• [Data under study]
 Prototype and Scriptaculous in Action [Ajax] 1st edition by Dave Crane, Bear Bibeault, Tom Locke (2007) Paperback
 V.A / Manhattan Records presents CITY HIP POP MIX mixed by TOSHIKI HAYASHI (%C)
==
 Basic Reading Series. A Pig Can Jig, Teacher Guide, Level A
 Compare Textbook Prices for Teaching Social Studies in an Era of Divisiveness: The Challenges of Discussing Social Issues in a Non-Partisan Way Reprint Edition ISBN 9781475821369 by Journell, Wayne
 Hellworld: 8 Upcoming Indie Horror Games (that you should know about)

• [Work required]
Above are the records; from them, give again exactly the lines from the one containing "Basic Reading Series." to the one containing "Compare Textbook Prices", both lines included, and nothing more.

• [Solution for this task]
 Basic Reading Series. A Pig Can Jig, Teacher Guide, Level A
 Compare Textbook Prices for Teaching Social Studies in an Era of Divisiveness: The Challenges of Discussing Social Issues in a Non-Partisan Way Reprint Edition ISBN 9781475821369 by Journell, Wayne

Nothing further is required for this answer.